** Problem description **
Reproduce the following lines verbatim, covering every record.

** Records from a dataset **
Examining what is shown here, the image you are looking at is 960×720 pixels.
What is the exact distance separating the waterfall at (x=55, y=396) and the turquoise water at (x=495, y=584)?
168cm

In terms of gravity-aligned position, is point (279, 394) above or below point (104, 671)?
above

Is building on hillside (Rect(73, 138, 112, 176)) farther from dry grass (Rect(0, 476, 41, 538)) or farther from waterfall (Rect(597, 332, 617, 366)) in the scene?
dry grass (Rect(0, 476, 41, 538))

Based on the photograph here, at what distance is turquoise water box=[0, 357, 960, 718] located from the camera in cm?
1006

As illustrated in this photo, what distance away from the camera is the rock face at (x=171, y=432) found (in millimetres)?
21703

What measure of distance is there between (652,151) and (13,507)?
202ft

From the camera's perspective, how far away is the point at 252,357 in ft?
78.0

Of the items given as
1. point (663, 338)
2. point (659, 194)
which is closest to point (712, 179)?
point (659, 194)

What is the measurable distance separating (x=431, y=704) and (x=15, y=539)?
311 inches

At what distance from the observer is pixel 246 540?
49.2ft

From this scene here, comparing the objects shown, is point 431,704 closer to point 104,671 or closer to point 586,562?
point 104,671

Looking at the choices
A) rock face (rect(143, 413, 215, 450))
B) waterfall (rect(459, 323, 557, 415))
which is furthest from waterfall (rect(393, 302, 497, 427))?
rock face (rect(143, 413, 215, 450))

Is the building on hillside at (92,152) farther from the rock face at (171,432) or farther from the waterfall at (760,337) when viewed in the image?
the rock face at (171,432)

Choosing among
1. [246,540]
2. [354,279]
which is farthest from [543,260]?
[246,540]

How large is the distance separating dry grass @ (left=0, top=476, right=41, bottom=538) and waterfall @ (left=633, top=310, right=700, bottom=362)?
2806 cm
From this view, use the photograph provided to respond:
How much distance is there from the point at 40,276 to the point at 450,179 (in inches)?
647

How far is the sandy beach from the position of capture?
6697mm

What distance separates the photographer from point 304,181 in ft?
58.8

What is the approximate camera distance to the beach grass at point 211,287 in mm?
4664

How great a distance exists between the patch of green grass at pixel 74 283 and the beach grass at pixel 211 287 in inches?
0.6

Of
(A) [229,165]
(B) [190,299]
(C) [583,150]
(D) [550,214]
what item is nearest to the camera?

** Final result **
Examining what is shown here, the image you are looking at is 960×720 pixels.
What is the exact distance separating the waterfall at (x=55, y=396) and the turquoise water at (x=495, y=584)?
168cm

In terms of gravity-aligned position, is point (279, 394) above or below point (104, 671)?
above

Is building on hillside (Rect(73, 138, 112, 176)) farther from dry grass (Rect(0, 476, 41, 538)) or farther from waterfall (Rect(597, 332, 617, 366)) in the scene?
dry grass (Rect(0, 476, 41, 538))

Based on the photograph here, at what distance is turquoise water box=[0, 357, 960, 718] located from the camera in cm?
1006

As illustrated in this photo, what distance away from the camera is the rock face at (x=171, y=432) found (in millimetres)?
21703

What measure of distance is there between (652,151) and (13,507)?
202ft

From the camera's perspective, how far away is the point at 252,357 in ft?
78.0

Of the items given as
1. point (663, 338)
2. point (659, 194)
which is closest to point (712, 179)?
point (659, 194)

What is the measurable distance separating (x=431, y=704) and (x=15, y=539)?
311 inches

At what distance from the observer is pixel 246 540?
49.2ft

From this scene here, comparing the objects shown, is point 431,704 closer to point 104,671 or closer to point 586,562?
point 104,671

Looking at the choices
A) rock face (rect(143, 413, 215, 450))
B) waterfall (rect(459, 323, 557, 415))
which is furthest from waterfall (rect(393, 302, 497, 427))?
rock face (rect(143, 413, 215, 450))

Is the building on hillside at (92,152) farther from the rock face at (171,432) or farther from the waterfall at (760,337) when viewed in the image?
the rock face at (171,432)

Choosing among
1. [246,540]
2. [354,279]
which is farthest from [543,260]?
[246,540]

How large is the distance separating dry grass @ (left=0, top=476, right=41, bottom=538) and waterfall @ (left=633, top=310, right=700, bottom=362)?
2806 cm
From this view, use the photograph provided to respond:
How much distance is there from the point at 40,276 to the point at 450,179 (in inches)?
647

How far is the sandy beach from the position of capture?
6697mm

What distance separates the photographer from point 304,181 in ft?
58.8

What is the approximate camera distance to the beach grass at point 211,287 in mm?
4664

How great a distance exists between the patch of green grass at pixel 74 283 and the beach grass at pixel 211 287 in inches?
0.6

Of
(A) [229,165]
(B) [190,299]
(C) [583,150]
(D) [550,214]
what item is nearest to the camera?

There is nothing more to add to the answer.